以上の情報から、プレイヤーがプレイしたミッションはジョン・テイラーが過去に遂行したミッションをDNI内のシュミレーションで追体験している。という説が濃厚になってきます。

ミッション「復讐」でプレイヤーがみせたケインへの執着や、最後のミッション「ライフ」でプレイヤーが自身をテイラーと名乗のるもの、ジョン・テイラーにプレイヤーの意識が乗っ取られたと解釈すると辻褄が合います。

しかし、ミッション「ライフ」からも分かるように、どこから現実でどこからシュミレーションなのかはっきりとした境目はなく未だ考察の余地があります。
CoD:BO3:主人公は死亡?すべて幻?キャンペーンの謎をディープに考察 | EAA!! – FPS News

つまり、3番目以降のミッションは全て、死の間際の主人公にテイラーが自分の経験を元に見せている夢だという事です。
悪役にはテイラーのチームが当てられていますが、本来は”ファイ”達だったようです。

元々の歴史は?

テイラーが行った本来のミッションは、裏切って敵に情報を流した”ファイ”メンバーを追いかけ抹殺するというモノで(表向き彼らは戦死として処理されている。)、その過程でヘンドリクスは汚れ仕事が嫌になり、WASF(ウィンズロー・アコード特殊部隊)に移籍したとの事。
ファーストミッションで、ヘンドリクスが捕虜達のことで「優先事項じゃなかろうと、あいつらも人間だろうが!」と激昂していたのは、この辺りのトラウマがあったからなのでしょうね……。

ハッキリしない夢と現実の境界線。

どこからが夢なのかという見解に関してですが、10番目のミッション『ロータスタワー』の最後でレイチェル・ケインがスカーフを置き、別れを告げて退室する場面があります。
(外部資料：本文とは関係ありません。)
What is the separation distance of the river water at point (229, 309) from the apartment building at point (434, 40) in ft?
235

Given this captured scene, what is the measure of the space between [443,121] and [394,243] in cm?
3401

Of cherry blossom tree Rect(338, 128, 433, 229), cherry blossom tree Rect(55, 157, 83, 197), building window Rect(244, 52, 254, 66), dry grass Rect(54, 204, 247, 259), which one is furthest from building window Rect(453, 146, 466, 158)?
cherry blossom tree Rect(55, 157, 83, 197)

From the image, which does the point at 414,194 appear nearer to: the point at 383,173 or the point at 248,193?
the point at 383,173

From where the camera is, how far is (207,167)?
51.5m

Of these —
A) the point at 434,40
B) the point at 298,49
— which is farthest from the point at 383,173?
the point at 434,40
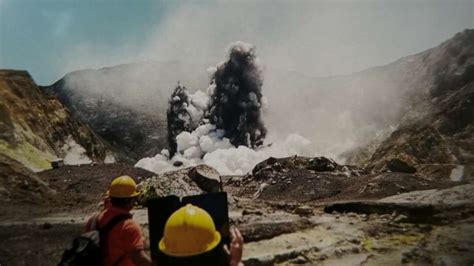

ところが、第2ミッション『新たな世界』の最後に病室で目を覚ますシーンで、そのスカーフとレイチェルらしき後ろ姿が確認できるため、少なくともこの場面は、別れの場面を流用したシミュレーションであると言えそうです。

また、ファイナルミッション『ライフ』に関しては、これが夢だと気づいた主人公の脳がシミュレーションを終わらせるために展開しているのだという説もあるようです。
その為、ラスボスである「コルヴス」も、実は現実には存在しないという見解や、果ては主人公を操作している我々が「コルヴス」なのだというような説まで出ています。

ミッションプロトコルの頭文字にも意味が。

ミッションプロトコルの頭文字

ミッションのプロトコルをミッション順に並べると以下のようになる。

1. O scar
2. R omeo
3. W hiskey
4. E cho
5. A lpha
6. R omeo
7. E cho
8. T ango
9. A lpha
10. Y ankee
11. L ima

ORWEARETAYL ,ミッション1と2のプロトコルをを最後におくと WEARETAYLOR となり” WE ARE TAYLOR “となる。
ミッション3から文が始まるのは、実際の時間軸を現している可能性がある。
omnipedia @ ウィキ – ミッションプロトコルの頭文字

つまり、主人公はずっとテイラーとしてミッションを行っていたわけで……そう考えると何だか薄気味の悪いものを感じさせますね。

この辺りの仕掛けは、DEAD SPACEを彷彿とさせるモノがありますね。

ブラックオプス(汚れ仕事)の系譜

ブラックオプスシリーズは、全体的に戦争の陰惨で捻じ曲がった部分が強く強調された作品なだけに、その集大成とも言うべきブラックオプス3は、これまでの作品以上の不気味さとミステリアスさを醸し出した名作と言えるでしょう。
ここまでの作り込みには感服の一言です。